Il dibattito sulla usability ha avuto l'importantissimo merito di spingerci ad uscire dagli autocompiacimenti tecnologici per ricordarci che ogni nostra scelta deve essere giustificata in quanto risposta ottimizzata alle esigenze dell'utente. In questo encomiabile sforzo la usability ha però dovuto lasciare da parte l'emittente, il promotore dell'intervento, che, nell'attività progettuale, sembra dover restare sullo sfondo come "motore immobile" dell'iniziativa. Lo Style Aware Design ci chiede ora di prenderci carico delle esigenze di tutti i soggetti della comunicazione: promotori dell'intervento, gestori e utenti, trovando il modo per armonizzare le loro esigenze di espressione.

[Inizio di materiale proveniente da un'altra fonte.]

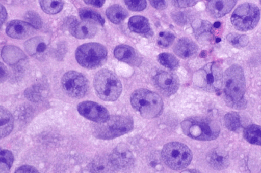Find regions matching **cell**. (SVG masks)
Here are the masks:
<instances>
[{
	"label": "cell",
	"mask_w": 261,
	"mask_h": 173,
	"mask_svg": "<svg viewBox=\"0 0 261 173\" xmlns=\"http://www.w3.org/2000/svg\"><path fill=\"white\" fill-rule=\"evenodd\" d=\"M223 86L228 106L243 109L246 106L244 98L246 82L242 67L233 64L223 74Z\"/></svg>",
	"instance_id": "obj_1"
},
{
	"label": "cell",
	"mask_w": 261,
	"mask_h": 173,
	"mask_svg": "<svg viewBox=\"0 0 261 173\" xmlns=\"http://www.w3.org/2000/svg\"><path fill=\"white\" fill-rule=\"evenodd\" d=\"M187 136L199 141H211L217 138L220 132L218 123L209 118L196 116L185 119L181 123Z\"/></svg>",
	"instance_id": "obj_2"
},
{
	"label": "cell",
	"mask_w": 261,
	"mask_h": 173,
	"mask_svg": "<svg viewBox=\"0 0 261 173\" xmlns=\"http://www.w3.org/2000/svg\"><path fill=\"white\" fill-rule=\"evenodd\" d=\"M132 119L123 115H111L103 122L91 124V131L96 138L111 140L130 132L133 128Z\"/></svg>",
	"instance_id": "obj_3"
},
{
	"label": "cell",
	"mask_w": 261,
	"mask_h": 173,
	"mask_svg": "<svg viewBox=\"0 0 261 173\" xmlns=\"http://www.w3.org/2000/svg\"><path fill=\"white\" fill-rule=\"evenodd\" d=\"M130 103L133 108L146 119L158 117L163 108L161 97L156 93L144 88L136 90L132 93Z\"/></svg>",
	"instance_id": "obj_4"
},
{
	"label": "cell",
	"mask_w": 261,
	"mask_h": 173,
	"mask_svg": "<svg viewBox=\"0 0 261 173\" xmlns=\"http://www.w3.org/2000/svg\"><path fill=\"white\" fill-rule=\"evenodd\" d=\"M93 87L97 95L106 101H114L120 96L122 86L117 75L107 69L98 71L93 79Z\"/></svg>",
	"instance_id": "obj_5"
},
{
	"label": "cell",
	"mask_w": 261,
	"mask_h": 173,
	"mask_svg": "<svg viewBox=\"0 0 261 173\" xmlns=\"http://www.w3.org/2000/svg\"><path fill=\"white\" fill-rule=\"evenodd\" d=\"M223 73L221 66L210 62L197 71L193 75V83L199 88L210 92L219 91L223 86Z\"/></svg>",
	"instance_id": "obj_6"
},
{
	"label": "cell",
	"mask_w": 261,
	"mask_h": 173,
	"mask_svg": "<svg viewBox=\"0 0 261 173\" xmlns=\"http://www.w3.org/2000/svg\"><path fill=\"white\" fill-rule=\"evenodd\" d=\"M161 155L166 165L175 170L185 168L192 159L191 150L187 145L178 142H172L165 145Z\"/></svg>",
	"instance_id": "obj_7"
},
{
	"label": "cell",
	"mask_w": 261,
	"mask_h": 173,
	"mask_svg": "<svg viewBox=\"0 0 261 173\" xmlns=\"http://www.w3.org/2000/svg\"><path fill=\"white\" fill-rule=\"evenodd\" d=\"M75 56L78 63L83 67L95 69L106 62L107 50L100 43H85L77 48Z\"/></svg>",
	"instance_id": "obj_8"
},
{
	"label": "cell",
	"mask_w": 261,
	"mask_h": 173,
	"mask_svg": "<svg viewBox=\"0 0 261 173\" xmlns=\"http://www.w3.org/2000/svg\"><path fill=\"white\" fill-rule=\"evenodd\" d=\"M260 18V10L256 5L244 3L234 10L230 19L236 29L245 32L254 29L258 23Z\"/></svg>",
	"instance_id": "obj_9"
},
{
	"label": "cell",
	"mask_w": 261,
	"mask_h": 173,
	"mask_svg": "<svg viewBox=\"0 0 261 173\" xmlns=\"http://www.w3.org/2000/svg\"><path fill=\"white\" fill-rule=\"evenodd\" d=\"M61 84L64 92L72 98H82L89 90V82L86 77L75 71L65 73L62 77Z\"/></svg>",
	"instance_id": "obj_10"
},
{
	"label": "cell",
	"mask_w": 261,
	"mask_h": 173,
	"mask_svg": "<svg viewBox=\"0 0 261 173\" xmlns=\"http://www.w3.org/2000/svg\"><path fill=\"white\" fill-rule=\"evenodd\" d=\"M77 110L83 117L95 123L103 122L110 116L105 107L92 101L79 103L77 105Z\"/></svg>",
	"instance_id": "obj_11"
},
{
	"label": "cell",
	"mask_w": 261,
	"mask_h": 173,
	"mask_svg": "<svg viewBox=\"0 0 261 173\" xmlns=\"http://www.w3.org/2000/svg\"><path fill=\"white\" fill-rule=\"evenodd\" d=\"M109 159L116 169L126 170L134 163L132 152L126 144H118L109 156Z\"/></svg>",
	"instance_id": "obj_12"
},
{
	"label": "cell",
	"mask_w": 261,
	"mask_h": 173,
	"mask_svg": "<svg viewBox=\"0 0 261 173\" xmlns=\"http://www.w3.org/2000/svg\"><path fill=\"white\" fill-rule=\"evenodd\" d=\"M153 82L160 92L167 96L174 94L179 86L178 77L165 71L158 73L153 77Z\"/></svg>",
	"instance_id": "obj_13"
},
{
	"label": "cell",
	"mask_w": 261,
	"mask_h": 173,
	"mask_svg": "<svg viewBox=\"0 0 261 173\" xmlns=\"http://www.w3.org/2000/svg\"><path fill=\"white\" fill-rule=\"evenodd\" d=\"M35 29L27 22L14 20L7 24L6 31L7 35L12 38L24 39L31 36Z\"/></svg>",
	"instance_id": "obj_14"
},
{
	"label": "cell",
	"mask_w": 261,
	"mask_h": 173,
	"mask_svg": "<svg viewBox=\"0 0 261 173\" xmlns=\"http://www.w3.org/2000/svg\"><path fill=\"white\" fill-rule=\"evenodd\" d=\"M206 160L213 168L218 170L226 169L229 164L228 153L220 148H216L209 151Z\"/></svg>",
	"instance_id": "obj_15"
},
{
	"label": "cell",
	"mask_w": 261,
	"mask_h": 173,
	"mask_svg": "<svg viewBox=\"0 0 261 173\" xmlns=\"http://www.w3.org/2000/svg\"><path fill=\"white\" fill-rule=\"evenodd\" d=\"M69 29L73 36L80 39L93 38L97 30L95 23L85 20L81 22L77 20Z\"/></svg>",
	"instance_id": "obj_16"
},
{
	"label": "cell",
	"mask_w": 261,
	"mask_h": 173,
	"mask_svg": "<svg viewBox=\"0 0 261 173\" xmlns=\"http://www.w3.org/2000/svg\"><path fill=\"white\" fill-rule=\"evenodd\" d=\"M236 2V0H209L207 9L214 18H220L229 13Z\"/></svg>",
	"instance_id": "obj_17"
},
{
	"label": "cell",
	"mask_w": 261,
	"mask_h": 173,
	"mask_svg": "<svg viewBox=\"0 0 261 173\" xmlns=\"http://www.w3.org/2000/svg\"><path fill=\"white\" fill-rule=\"evenodd\" d=\"M26 52L31 56L41 58L45 56L47 49V45L45 39L41 37L32 38L24 43Z\"/></svg>",
	"instance_id": "obj_18"
},
{
	"label": "cell",
	"mask_w": 261,
	"mask_h": 173,
	"mask_svg": "<svg viewBox=\"0 0 261 173\" xmlns=\"http://www.w3.org/2000/svg\"><path fill=\"white\" fill-rule=\"evenodd\" d=\"M115 57L119 60L130 65H137L140 62L135 50L127 45H120L114 49Z\"/></svg>",
	"instance_id": "obj_19"
},
{
	"label": "cell",
	"mask_w": 261,
	"mask_h": 173,
	"mask_svg": "<svg viewBox=\"0 0 261 173\" xmlns=\"http://www.w3.org/2000/svg\"><path fill=\"white\" fill-rule=\"evenodd\" d=\"M197 44L191 39L182 38L175 45L173 51L179 57L188 58L195 55L198 51Z\"/></svg>",
	"instance_id": "obj_20"
},
{
	"label": "cell",
	"mask_w": 261,
	"mask_h": 173,
	"mask_svg": "<svg viewBox=\"0 0 261 173\" xmlns=\"http://www.w3.org/2000/svg\"><path fill=\"white\" fill-rule=\"evenodd\" d=\"M1 55L4 61L9 64H14L25 57L21 49L12 45L4 47Z\"/></svg>",
	"instance_id": "obj_21"
},
{
	"label": "cell",
	"mask_w": 261,
	"mask_h": 173,
	"mask_svg": "<svg viewBox=\"0 0 261 173\" xmlns=\"http://www.w3.org/2000/svg\"><path fill=\"white\" fill-rule=\"evenodd\" d=\"M1 137L8 135L14 127V119L11 113L2 106L0 107Z\"/></svg>",
	"instance_id": "obj_22"
},
{
	"label": "cell",
	"mask_w": 261,
	"mask_h": 173,
	"mask_svg": "<svg viewBox=\"0 0 261 173\" xmlns=\"http://www.w3.org/2000/svg\"><path fill=\"white\" fill-rule=\"evenodd\" d=\"M128 26L132 31L137 33L145 34L148 32L150 29L148 19L139 15L131 17L128 22Z\"/></svg>",
	"instance_id": "obj_23"
},
{
	"label": "cell",
	"mask_w": 261,
	"mask_h": 173,
	"mask_svg": "<svg viewBox=\"0 0 261 173\" xmlns=\"http://www.w3.org/2000/svg\"><path fill=\"white\" fill-rule=\"evenodd\" d=\"M116 169L109 157H97L93 160L89 166V171L91 172H113Z\"/></svg>",
	"instance_id": "obj_24"
},
{
	"label": "cell",
	"mask_w": 261,
	"mask_h": 173,
	"mask_svg": "<svg viewBox=\"0 0 261 173\" xmlns=\"http://www.w3.org/2000/svg\"><path fill=\"white\" fill-rule=\"evenodd\" d=\"M108 19L114 24L122 22L128 16L127 11L121 6L114 4L109 7L106 11Z\"/></svg>",
	"instance_id": "obj_25"
},
{
	"label": "cell",
	"mask_w": 261,
	"mask_h": 173,
	"mask_svg": "<svg viewBox=\"0 0 261 173\" xmlns=\"http://www.w3.org/2000/svg\"><path fill=\"white\" fill-rule=\"evenodd\" d=\"M243 136L248 143L261 146V126L256 124L248 126L243 130Z\"/></svg>",
	"instance_id": "obj_26"
},
{
	"label": "cell",
	"mask_w": 261,
	"mask_h": 173,
	"mask_svg": "<svg viewBox=\"0 0 261 173\" xmlns=\"http://www.w3.org/2000/svg\"><path fill=\"white\" fill-rule=\"evenodd\" d=\"M193 28L195 36L199 41L203 40L204 38H207L213 33L212 25L207 21L196 22L193 25Z\"/></svg>",
	"instance_id": "obj_27"
},
{
	"label": "cell",
	"mask_w": 261,
	"mask_h": 173,
	"mask_svg": "<svg viewBox=\"0 0 261 173\" xmlns=\"http://www.w3.org/2000/svg\"><path fill=\"white\" fill-rule=\"evenodd\" d=\"M79 15L82 20L93 22L103 26L105 19L97 12L88 8H83L79 11Z\"/></svg>",
	"instance_id": "obj_28"
},
{
	"label": "cell",
	"mask_w": 261,
	"mask_h": 173,
	"mask_svg": "<svg viewBox=\"0 0 261 173\" xmlns=\"http://www.w3.org/2000/svg\"><path fill=\"white\" fill-rule=\"evenodd\" d=\"M39 2L42 10L49 14L59 13L63 6L62 0H39Z\"/></svg>",
	"instance_id": "obj_29"
},
{
	"label": "cell",
	"mask_w": 261,
	"mask_h": 173,
	"mask_svg": "<svg viewBox=\"0 0 261 173\" xmlns=\"http://www.w3.org/2000/svg\"><path fill=\"white\" fill-rule=\"evenodd\" d=\"M224 123L226 128L232 131H237L242 127L240 116L236 112H230L224 116Z\"/></svg>",
	"instance_id": "obj_30"
},
{
	"label": "cell",
	"mask_w": 261,
	"mask_h": 173,
	"mask_svg": "<svg viewBox=\"0 0 261 173\" xmlns=\"http://www.w3.org/2000/svg\"><path fill=\"white\" fill-rule=\"evenodd\" d=\"M158 60L161 65L171 70H175L179 66L177 58L169 53H160L158 56Z\"/></svg>",
	"instance_id": "obj_31"
},
{
	"label": "cell",
	"mask_w": 261,
	"mask_h": 173,
	"mask_svg": "<svg viewBox=\"0 0 261 173\" xmlns=\"http://www.w3.org/2000/svg\"><path fill=\"white\" fill-rule=\"evenodd\" d=\"M14 160L13 153L7 149L1 150L0 152V172H8L11 168Z\"/></svg>",
	"instance_id": "obj_32"
},
{
	"label": "cell",
	"mask_w": 261,
	"mask_h": 173,
	"mask_svg": "<svg viewBox=\"0 0 261 173\" xmlns=\"http://www.w3.org/2000/svg\"><path fill=\"white\" fill-rule=\"evenodd\" d=\"M226 39L230 44L238 48L246 46L249 41L247 36L240 34L235 32L228 34L226 36Z\"/></svg>",
	"instance_id": "obj_33"
},
{
	"label": "cell",
	"mask_w": 261,
	"mask_h": 173,
	"mask_svg": "<svg viewBox=\"0 0 261 173\" xmlns=\"http://www.w3.org/2000/svg\"><path fill=\"white\" fill-rule=\"evenodd\" d=\"M175 38L174 34L170 31L160 32L157 43L160 47L166 48L172 44Z\"/></svg>",
	"instance_id": "obj_34"
},
{
	"label": "cell",
	"mask_w": 261,
	"mask_h": 173,
	"mask_svg": "<svg viewBox=\"0 0 261 173\" xmlns=\"http://www.w3.org/2000/svg\"><path fill=\"white\" fill-rule=\"evenodd\" d=\"M26 21L35 29L41 28L42 22L41 17L37 13L33 11H29L24 15Z\"/></svg>",
	"instance_id": "obj_35"
},
{
	"label": "cell",
	"mask_w": 261,
	"mask_h": 173,
	"mask_svg": "<svg viewBox=\"0 0 261 173\" xmlns=\"http://www.w3.org/2000/svg\"><path fill=\"white\" fill-rule=\"evenodd\" d=\"M42 89L40 86L35 85L32 86L24 92L26 97L30 100L38 101L42 98Z\"/></svg>",
	"instance_id": "obj_36"
},
{
	"label": "cell",
	"mask_w": 261,
	"mask_h": 173,
	"mask_svg": "<svg viewBox=\"0 0 261 173\" xmlns=\"http://www.w3.org/2000/svg\"><path fill=\"white\" fill-rule=\"evenodd\" d=\"M128 8L133 11H141L146 7V0H124Z\"/></svg>",
	"instance_id": "obj_37"
},
{
	"label": "cell",
	"mask_w": 261,
	"mask_h": 173,
	"mask_svg": "<svg viewBox=\"0 0 261 173\" xmlns=\"http://www.w3.org/2000/svg\"><path fill=\"white\" fill-rule=\"evenodd\" d=\"M199 0H172L173 4L179 8H187L195 5Z\"/></svg>",
	"instance_id": "obj_38"
},
{
	"label": "cell",
	"mask_w": 261,
	"mask_h": 173,
	"mask_svg": "<svg viewBox=\"0 0 261 173\" xmlns=\"http://www.w3.org/2000/svg\"><path fill=\"white\" fill-rule=\"evenodd\" d=\"M15 172H39L38 170L34 166L24 165L16 169Z\"/></svg>",
	"instance_id": "obj_39"
},
{
	"label": "cell",
	"mask_w": 261,
	"mask_h": 173,
	"mask_svg": "<svg viewBox=\"0 0 261 173\" xmlns=\"http://www.w3.org/2000/svg\"><path fill=\"white\" fill-rule=\"evenodd\" d=\"M152 7L158 10H163L166 8V0H149Z\"/></svg>",
	"instance_id": "obj_40"
},
{
	"label": "cell",
	"mask_w": 261,
	"mask_h": 173,
	"mask_svg": "<svg viewBox=\"0 0 261 173\" xmlns=\"http://www.w3.org/2000/svg\"><path fill=\"white\" fill-rule=\"evenodd\" d=\"M173 19L174 20L175 22L181 25L185 24L186 21V18L181 12H178L174 14Z\"/></svg>",
	"instance_id": "obj_41"
},
{
	"label": "cell",
	"mask_w": 261,
	"mask_h": 173,
	"mask_svg": "<svg viewBox=\"0 0 261 173\" xmlns=\"http://www.w3.org/2000/svg\"><path fill=\"white\" fill-rule=\"evenodd\" d=\"M8 72L6 67L1 62V82L3 83L7 78Z\"/></svg>",
	"instance_id": "obj_42"
},
{
	"label": "cell",
	"mask_w": 261,
	"mask_h": 173,
	"mask_svg": "<svg viewBox=\"0 0 261 173\" xmlns=\"http://www.w3.org/2000/svg\"><path fill=\"white\" fill-rule=\"evenodd\" d=\"M87 4L96 7H101L105 3V0H84Z\"/></svg>",
	"instance_id": "obj_43"
},
{
	"label": "cell",
	"mask_w": 261,
	"mask_h": 173,
	"mask_svg": "<svg viewBox=\"0 0 261 173\" xmlns=\"http://www.w3.org/2000/svg\"><path fill=\"white\" fill-rule=\"evenodd\" d=\"M7 14L5 8L2 5H1V25L5 22L7 18Z\"/></svg>",
	"instance_id": "obj_44"
},
{
	"label": "cell",
	"mask_w": 261,
	"mask_h": 173,
	"mask_svg": "<svg viewBox=\"0 0 261 173\" xmlns=\"http://www.w3.org/2000/svg\"><path fill=\"white\" fill-rule=\"evenodd\" d=\"M220 25H221V23L219 22H216L214 24V26L216 28H218L220 26Z\"/></svg>",
	"instance_id": "obj_45"
},
{
	"label": "cell",
	"mask_w": 261,
	"mask_h": 173,
	"mask_svg": "<svg viewBox=\"0 0 261 173\" xmlns=\"http://www.w3.org/2000/svg\"><path fill=\"white\" fill-rule=\"evenodd\" d=\"M206 55V52L205 51H203L202 52H201V54H200V56L201 57H205Z\"/></svg>",
	"instance_id": "obj_46"
},
{
	"label": "cell",
	"mask_w": 261,
	"mask_h": 173,
	"mask_svg": "<svg viewBox=\"0 0 261 173\" xmlns=\"http://www.w3.org/2000/svg\"><path fill=\"white\" fill-rule=\"evenodd\" d=\"M220 41V39H219V38H217V39H216V42H219Z\"/></svg>",
	"instance_id": "obj_47"
},
{
	"label": "cell",
	"mask_w": 261,
	"mask_h": 173,
	"mask_svg": "<svg viewBox=\"0 0 261 173\" xmlns=\"http://www.w3.org/2000/svg\"><path fill=\"white\" fill-rule=\"evenodd\" d=\"M259 1H260V4H261V0H259Z\"/></svg>",
	"instance_id": "obj_48"
}]
</instances>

Si tratta di un diverso approccio progettuale alla comunicazione digitale: al centro del processo non ci sarà più l'artefatto, ma l'interazione comunicativa. È un assunto che ha implicazioni molto forti sui processi di progettazione, perché trasforma profondamente il sistema di valori del designer: si preoccuperà del fatto che i soggetti comunichino bene, almeno quanto in passato si è preoccupato di realizzare artefatti che si usassero bene.

Gli aspetti caratterizzanti questo approccio progettuale, esplorati nei capitoli precedenti, sono sintetizzabili nel modo seguente:

* lo Style Aware Design nasce dall'esigenza di sostenere l'espressione dello stile comunicativo dei soggetti che animano l' altrove digitale, in modo da contrastare le perdite di qualità e di controllo umano connesse alle nuove tecnologie;

* si propone di soddisfare in modo integrato esigenze funzionali, ma anche espressive sia sul piano individuale che sociale, ha cioè caratteristica di "arte pratica";

* ha come dominio progettuale l'ideazione di strategie comunicative e dei sistemi digitali e fisici necessari per supportarle;

* in ogni intervento attribuisce carattere di priorità alla tutela e alla valorizzazione dello stile di comunicazione proprio del soggetti umani coinvolti e considera fulcro del percorso progettuale l'ideazione dello stile dell'interazione comunicativa;

* si prende carico di responsabilità sociali e crea terreni fertili per facilitare l'impiego delle nuove tecnologie per il miglioramento della vita quotidiana.